Sorting by CreationTime extremely slow

Description

This call below takes such a long time that it timesout. Even with long timeouts. I think this should be extremely fast seeing as though there is not even a hybrid search - this is just trying to get the last 10 items.

It should be near instant, no? Perhaps I am using this wrong? Do I need to specify or add a creationTime index? Also I do have 100 million 384d objects. So it is a lot - but I assume I still must be missing something.
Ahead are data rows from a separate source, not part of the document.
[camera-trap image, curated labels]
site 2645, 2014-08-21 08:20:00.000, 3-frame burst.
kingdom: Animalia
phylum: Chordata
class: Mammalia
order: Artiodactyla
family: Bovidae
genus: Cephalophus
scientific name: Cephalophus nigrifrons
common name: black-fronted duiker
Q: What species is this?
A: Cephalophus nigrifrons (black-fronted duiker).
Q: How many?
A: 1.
let builder = this.client.graphql
                .get()
                .withClassName("Episode")
                .withFields("title, description,  _additional{ id, creationTimeUnix }")
                .withLimit(options.limit)
                .withOffset(options.page * options.limit);
                builder = builder.withSort([{ path: ['_creationTimeUnix']}])
            
            builder.do().then((res) => {
                console.log(res);
            }).catch((e) => {
                reject(e);
            });

Server Setup Information

  • Weaviate Server Version: 1.24.12
  • Deployment Method: Docker
  • Multi Node? Number of Running Nodes: 1
  • Client Language and Version: Python/Go/Nodejs (Query in Nodejs)
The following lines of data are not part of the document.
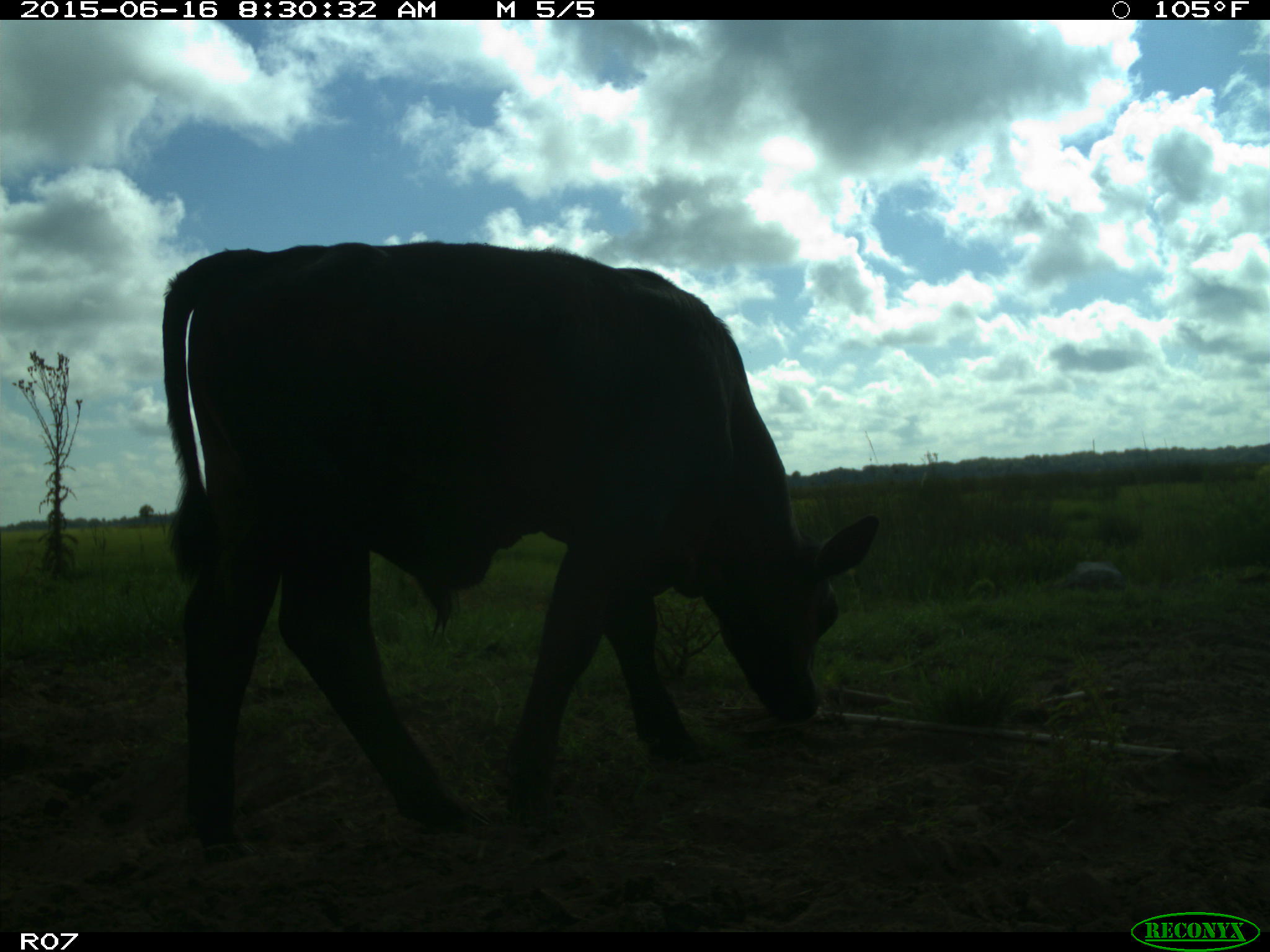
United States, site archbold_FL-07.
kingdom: Animalia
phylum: Chordata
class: Mammalia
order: Artiodactyla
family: Bovidae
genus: Bos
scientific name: Bos taurus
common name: domestic cow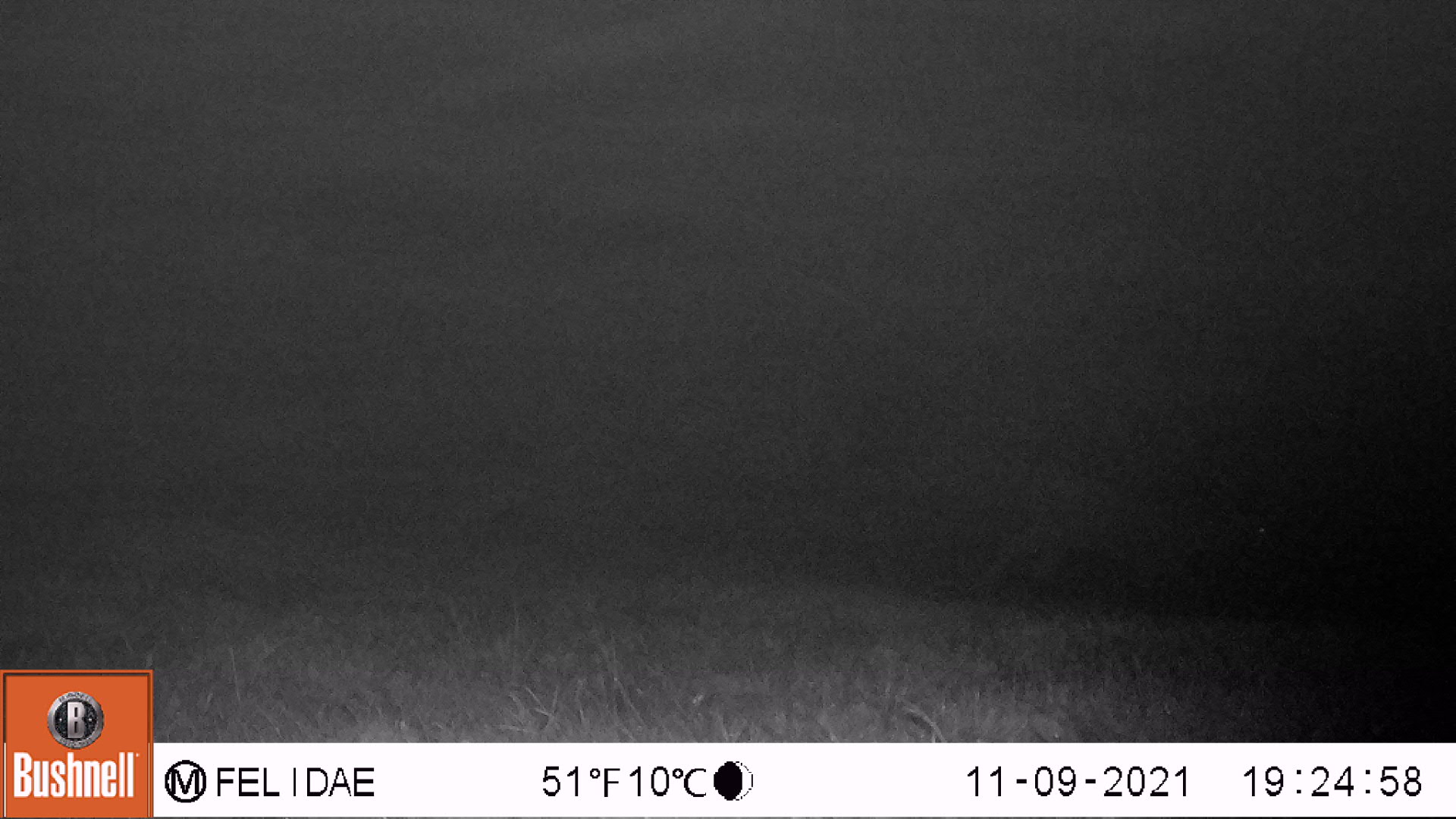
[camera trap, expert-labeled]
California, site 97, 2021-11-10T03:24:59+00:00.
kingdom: Animalia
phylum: Chordata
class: Mammalia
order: Artiodactyla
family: Cervidae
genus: Odocoileus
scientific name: Odocoileus hemionus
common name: mule deer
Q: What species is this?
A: Mule deer (Odocoileus hemionus).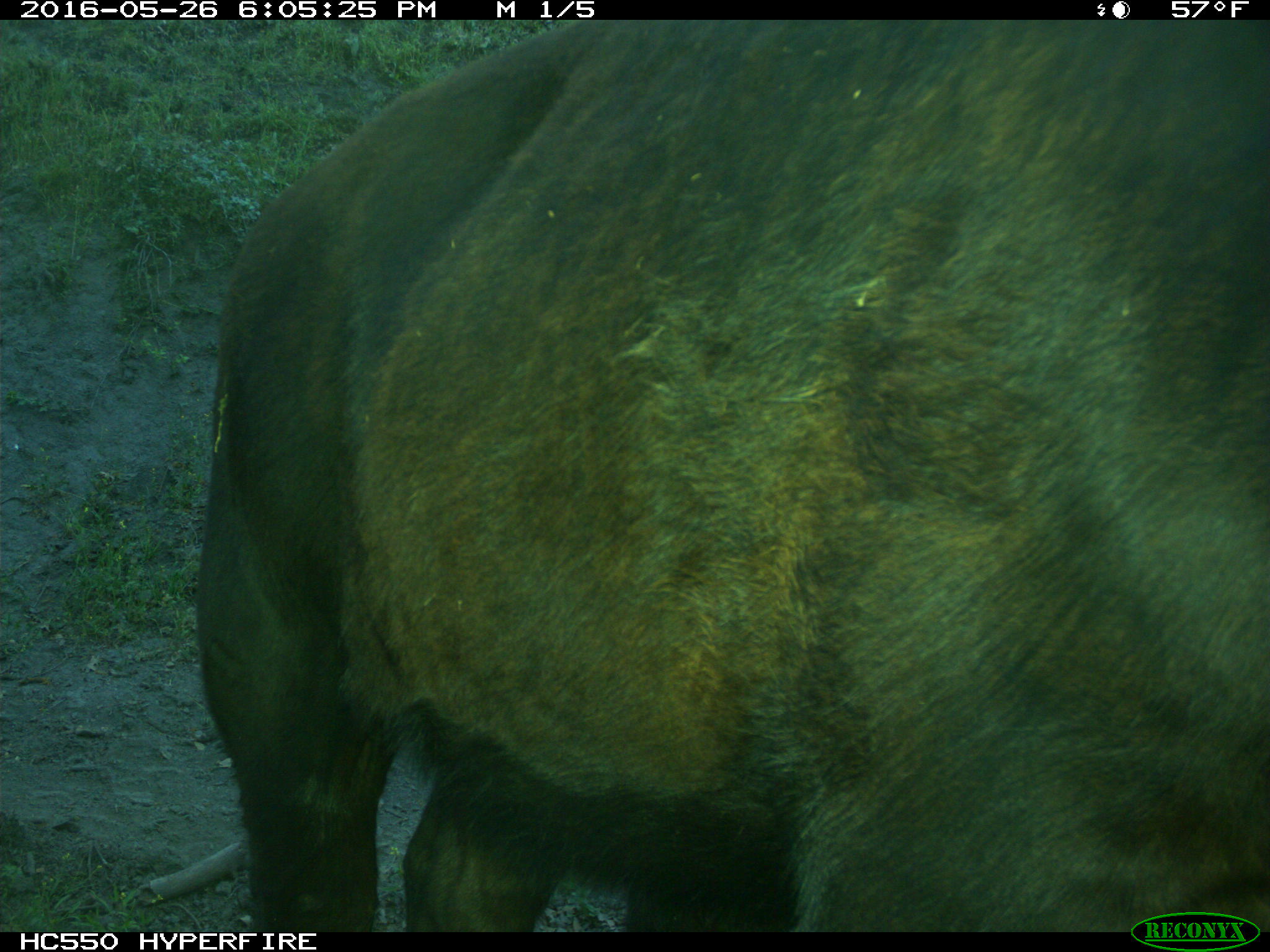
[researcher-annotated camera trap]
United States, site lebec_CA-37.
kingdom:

Any additional Information

weaviate-weaviate-1  | {"action":"restapi_request","level":"debug","method":"POST","msg":"received HTTP request","time":"2024-05-17T15:11:29Z","url":{"Scheme":"","Opaque":"","User":null,"Host":"","Path":"/v1/graphql","RawPath":"","OmitHost":false,"ForceQuery":false,"RawQuery":"","Fragment":"","RawFragment":""}}
weaviate-weaviate-1  | {"action":"request_cacher_dedup_joblist_start","jobs":1,"level":"debug","msg":"starting job list deduplication","time":"2024-05-17T15:11:29Z"}
weaviate-weaviate-1  | {"action":"request_cacher_dedup_joblist_complete","jobs":1,"level":"debug","msg":"completed job list deduplication","removedJobs":0,"time":"2024-05-17T15:11:29Z"}
weaviate-weaviate-1  | {"action":"request_cacher_dedup_joblist_start","jobs":1,"level":"debug","msg":"starting job list deduplication","time":"2024-05-17T15:11:29Z"}
weaviate-weaviate-1  | {"action":"request_cacher_dedup_joblist_complete","jobs":1,"level":"debug","msg":"completed job list deduplication","removedJobs":0,"time":"2024-05-17T15:11:29Z"}

hi @msj242 !

I believe that with that amount of objects, sharding your data in multiple nodes can help in this scenario.

I will ask internally about this as this is an interesting case.

Thanks!

@DudaNogueira

Thanks! If so, I will look into sharding - As a patch, in the mean time I’ll keep a simple sqllite of recent uploads to speed things up for myself.

@msj242 one thing to consider:

Weaviate does not use any sorting-specific data structures on disk. When objects are sorted, Weaviate identifies the object and extracts the relevant properties. This works reasonably well for small scales (100s of thousand or millions of objects). It is expensive if you sort large lists of objects (100s of millions, billions). In the future, Weaviate may add a column-oriented storage mechanism to overcome this performance limitation.

So I believe that, when possible, filtering out a small dataset of objects,and then sorting them out can improve performance too.

Let me know if this helps!

Thanks!

@DudaNogueira Thanks! I will keep this in mind in the future.

Dynamic date sorting and filtering at query time can easily choke the database under load. We hit the same timeout issues when trying to temporally sort high-velocity domains.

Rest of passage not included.